*** DATASET EXTRACT Section Begins ***

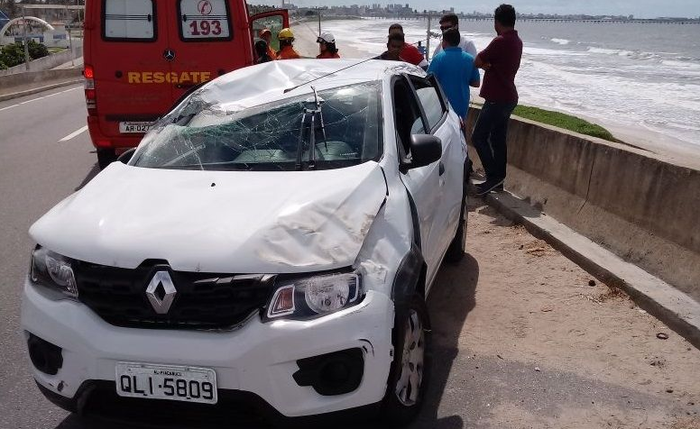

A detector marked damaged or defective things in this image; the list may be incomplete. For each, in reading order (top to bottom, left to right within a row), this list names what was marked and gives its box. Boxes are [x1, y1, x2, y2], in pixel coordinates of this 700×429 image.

shattered windshield [131, 82, 382, 171]
crumpled car hood [28, 160, 388, 270]
white damaged car [24, 59, 468, 424]
damaged front bumper [20, 280, 394, 418]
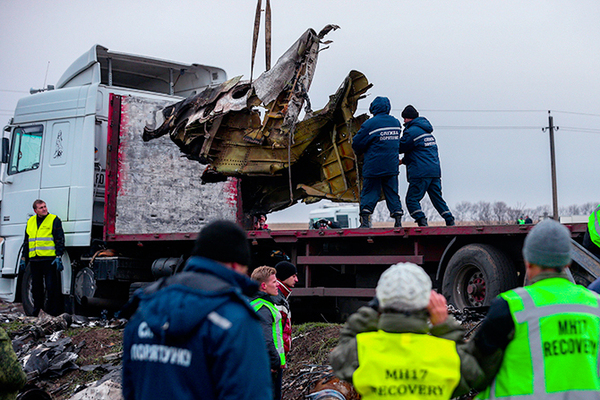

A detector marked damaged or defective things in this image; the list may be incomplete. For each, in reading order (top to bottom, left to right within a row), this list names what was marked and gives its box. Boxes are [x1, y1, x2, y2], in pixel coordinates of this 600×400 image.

torn metal panel [143, 25, 372, 216]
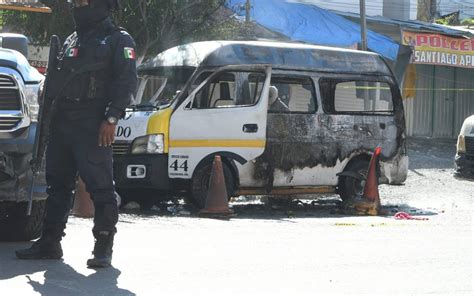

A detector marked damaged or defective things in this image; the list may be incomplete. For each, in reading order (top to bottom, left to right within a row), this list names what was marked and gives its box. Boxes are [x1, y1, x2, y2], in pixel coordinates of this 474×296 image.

charred vehicle [0, 34, 46, 240]
charred vehicle [112, 41, 408, 208]
burned van [114, 40, 408, 208]
charred vehicle [456, 114, 474, 177]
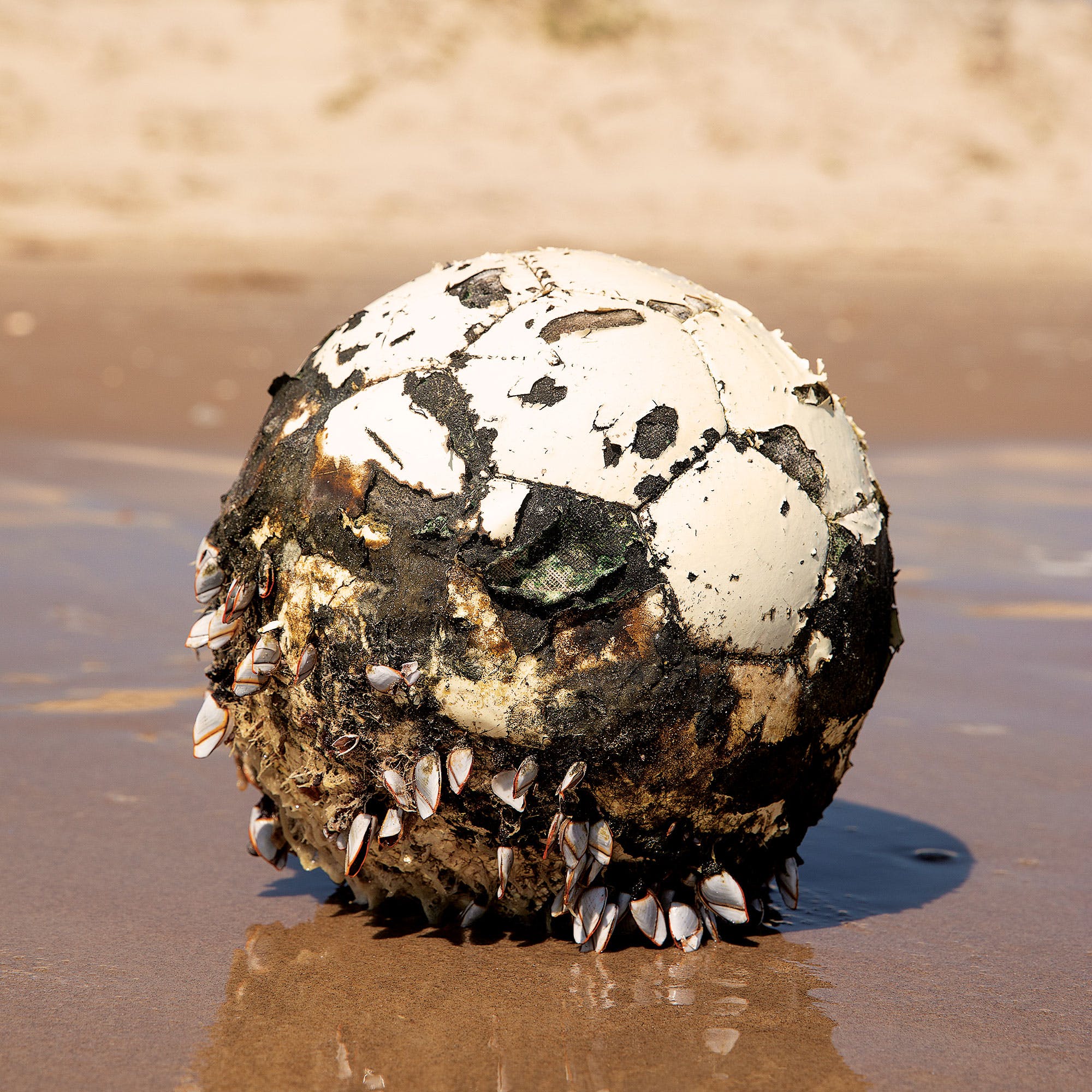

*** DATASET EXTRACT Section Ends ***

AIM OF THE EXERCISE
The expected output is an exact retyping of the lines from the line with "this 600×400 image." through the last line of the data, with both ends kept and the pictures dropped.

RESULT FOR THIS TASK
A detector marked damaged or defective things in this image; the list may be incomplete. For each, in reading order (top to bottom, left to right within a row), this list names what was marked and gives its box. Boxes are [x1, y1, x2, y2], in pixel coordinates of this 600×400 image.

torn metal panel [143, 25, 372, 216]

A detector marked damaged or defective things in this image; the list may be incomplete. For each, in reading order (top to bottom, left to right within a row), this list names what was marked and gives its box. Boxes are [x1, y1, x2, y2], in pixel coordinates of this 474×296 image.

charred vehicle [0, 34, 46, 240]
charred vehicle [112, 41, 408, 208]
burned van [114, 40, 408, 208]
charred vehicle [456, 114, 474, 177]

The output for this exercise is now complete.